**SELECTED TEXT:**
----------------------------------------

Many Whitman seniors conducted year-long thesis research as part of their major’s graduation requirements. The Pioneer sat down with three members of the graduating class to discuss their projects, the scope of their research and results.
Colin Strong
History
Water and Power: A History of Large Dam Construction in Yunnan, China 1980 – 2010
“My thesis is on the history of large dam construction in contemporary China. Specifically, I’m looking at large dam construction in one province called Yunnan … Basically I’m using dams to look at the history of the hydropower industry there, and how China’s economic development relates to dam construction … Junior year, I had a class called Global Water Scarcity that was taught by a visiting lecturer, and [that class] got me really interested in water politics … While I was in China [studying abroad], I took an environmental studies class … One of the problems we talked about was dams. We talked about them as international problems because the Chinese are damming international rivers, like the Mekong River … As history theses go, I think mine is very applicable to contemporary life and politics. Dam construction is tied up in China’s burgeoning green movement … [and] the fact that there’s such contention over managing these trans-boundary rivers is something we’re going to see more and more in the 21st century, because the environment doesn’t care about politics … I’m going to Oxford [after graduation] and studying water science, management and policy … History as a subject doesn’t really ever limit you.”

----------------------------------------

**Free-text descriptions of objects:**
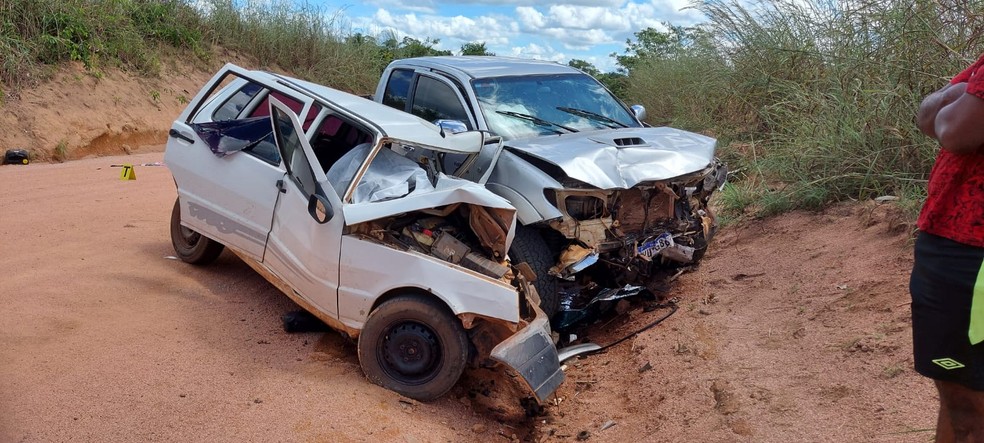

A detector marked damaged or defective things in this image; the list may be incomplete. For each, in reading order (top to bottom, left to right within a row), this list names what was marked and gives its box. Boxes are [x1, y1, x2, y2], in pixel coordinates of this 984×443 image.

wrecked white car [166, 65, 564, 402]
crumpled bumper [490, 306, 564, 402]
wrecked white car [372, 56, 728, 330]
shattered windshield [474, 74, 640, 140]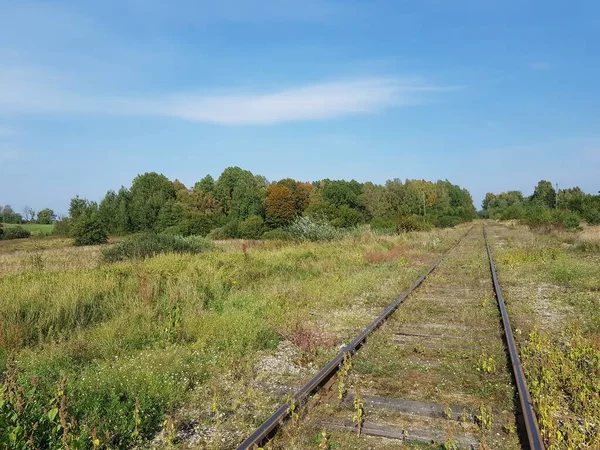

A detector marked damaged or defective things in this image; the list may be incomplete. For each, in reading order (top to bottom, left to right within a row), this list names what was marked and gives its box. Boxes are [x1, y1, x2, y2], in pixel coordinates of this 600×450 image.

rusty rail [237, 229, 472, 450]
rusty rail [486, 229, 548, 450]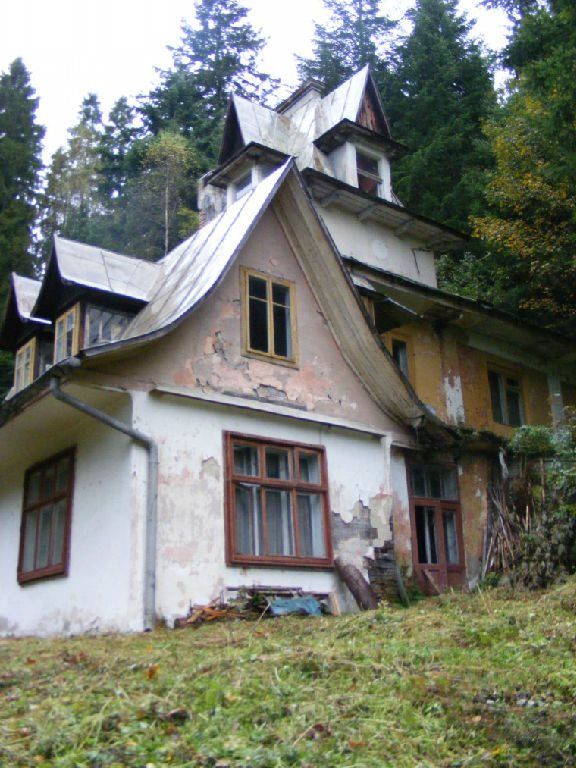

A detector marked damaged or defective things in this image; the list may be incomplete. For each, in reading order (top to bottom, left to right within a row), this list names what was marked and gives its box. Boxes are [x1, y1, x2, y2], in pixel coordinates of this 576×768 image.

peeling plaster wall [94, 208, 408, 444]
peeling plaster wall [318, 207, 434, 288]
peeling plaster wall [0, 402, 144, 636]
peeling plaster wall [132, 392, 392, 620]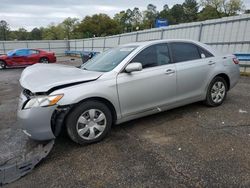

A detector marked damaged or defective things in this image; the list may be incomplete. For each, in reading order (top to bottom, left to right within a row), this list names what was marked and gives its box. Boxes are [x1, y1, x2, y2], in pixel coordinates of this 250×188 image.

crumpled hood [19, 63, 103, 92]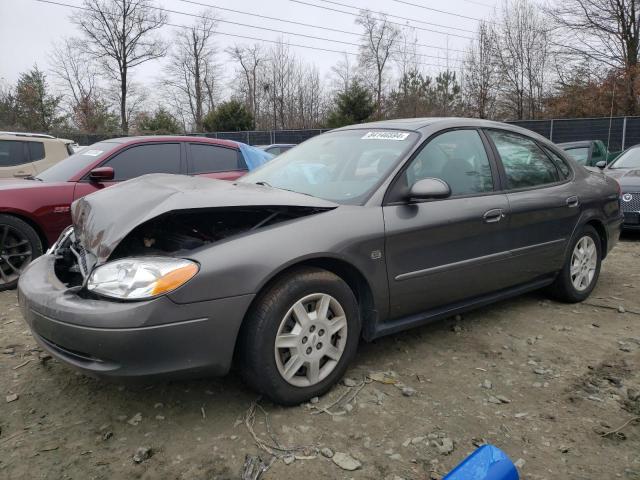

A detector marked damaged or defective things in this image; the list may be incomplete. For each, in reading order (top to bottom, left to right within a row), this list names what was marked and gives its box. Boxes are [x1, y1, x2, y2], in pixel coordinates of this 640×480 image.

broken headlight [86, 255, 199, 300]
damaged front end [51, 173, 336, 292]
crumpled hood [70, 172, 338, 262]
crumpled hood [604, 168, 640, 188]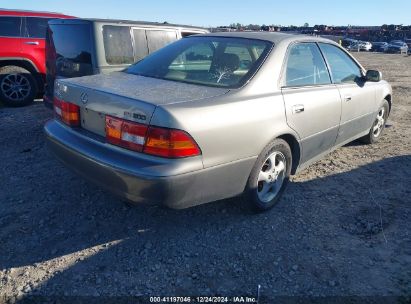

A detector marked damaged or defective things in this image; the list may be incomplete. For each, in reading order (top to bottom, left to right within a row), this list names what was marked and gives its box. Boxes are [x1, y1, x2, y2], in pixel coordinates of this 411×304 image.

damaged vehicle [44, 32, 392, 210]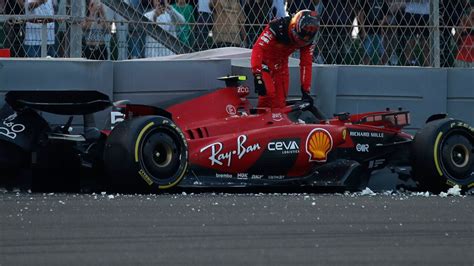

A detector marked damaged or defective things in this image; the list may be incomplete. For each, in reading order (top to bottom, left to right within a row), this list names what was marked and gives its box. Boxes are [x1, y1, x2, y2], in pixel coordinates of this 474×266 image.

crashed racing car [0, 76, 472, 192]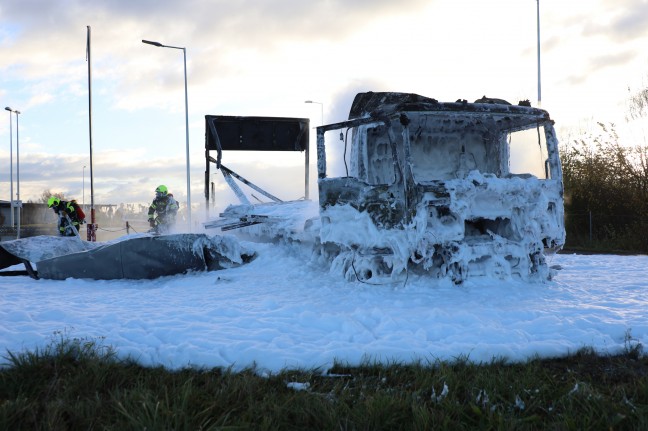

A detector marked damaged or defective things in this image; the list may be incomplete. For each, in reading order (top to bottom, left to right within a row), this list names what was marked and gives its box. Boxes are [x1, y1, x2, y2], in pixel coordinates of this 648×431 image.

burnt truck wreck [314, 93, 560, 284]
burned truck cab [316, 92, 564, 284]
burnt trailer debris [316, 92, 564, 284]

----------------------------------------

**WORK TO COMPLETE:** Quote the senior thesis article from "Many Whitman seniors" up to and including "research and results.". The records have no connection to the text.

**TASK RESPONSE:**
Many Whitman seniors conducted year-long thesis research as part of their major’s graduation requirements. The Pioneer sat down with three members of the graduating class to discuss their projects, the scope of their research and results.